Distribution of androstenedione and its effects on total free fatty acids in pregnant rats

Androstenedione, an anabolic steroid used to enhance athletic performance, was administered in corn oil by gastric intubation once daily in the morning to nonpregnant female rats at a dose of 5 or 60mg/kg/day, beginning two weeks before mating and continuing through gestation day (GD) 19. On GD 20, the distribution of androstenedione and other steroid metabolites was investigated in the maternal plasma and target organs, including brain and liver. The concentration of estradiol in plasma approached a statistically significant increase after treatment as compared with the controls, whereas the levels of androstenedione, testosterone and progesterone were not significantly different from the controls. In the liver, the concentrations of androstenedione and estradiol only were increased in a dose-related manner. None of these steroids was detectable in the brain. Androstenedione treatment also produced changes in the level of selected free fatty acids (FFAs) in the maternal blood, brain, liver and fetal brain. The concentrations of palmitic acid (16:0) and stearic acid (18:0) in the plasma were not significantly different between the controls and treated rats. However, oleic acid (18:1), linoleic acid (18:2) and docosahexaenoic acid (DHA, 22:6) were 17.94 ± 2.06 μg/ml, 24.23 ± 2.42 μg/ml and 4.08 ± 0.53 μg/ml, respectively, in the controls, and none of these fatty acids was detectable in the treated plasma.

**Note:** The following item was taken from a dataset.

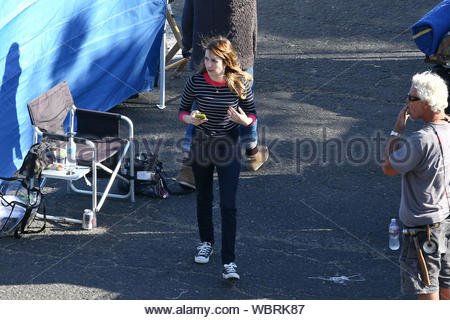 Malibu, CA - Emma Roberts takes a moment to reflect while she films on location for the FOX pilot, 'Delirium'. The 22-year-old actress instagrammed a picturesque Malibu beach photo with the caption, 'View from my trailer today', followed by another photo of a bloody pair of jeans with the caption, 'Wounded'. AKM-GSI, April 2, 2013 - Stock Photo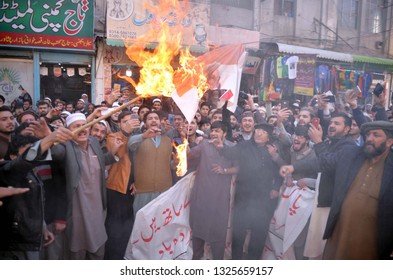 PESHAWAR, PAKISTAN - FEB 27: Members of Anjuman-e-Tajran burn Indian flag as they are holding protest demonstration against Indian Government, at Qissa Khuwani Bazar February 27, 2019 in Peshawar.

On the other hand, palmitic, stearic, oleic, linoleic and DHA were present in both control and treated livers. Among the FFAs in liver, linoleic and DHA were increased 87% and 169%, respectively, over controls. Palmitic, stearic and oleic acids were not significantly affected by the 60 mg/kg treatment. These were present in both control maternal and fetal brains, whereas linoleic acid was found only in fetal brain control. DHA was present only in the control maternal brain (0.02 ± 0.02 μg/mg protein) and fetal brain (0.24 ± 0.15 μg/mg protein). The results indicated that androstenedione exhibits significantly different effects on the FFA composition among target organs during pregnancy.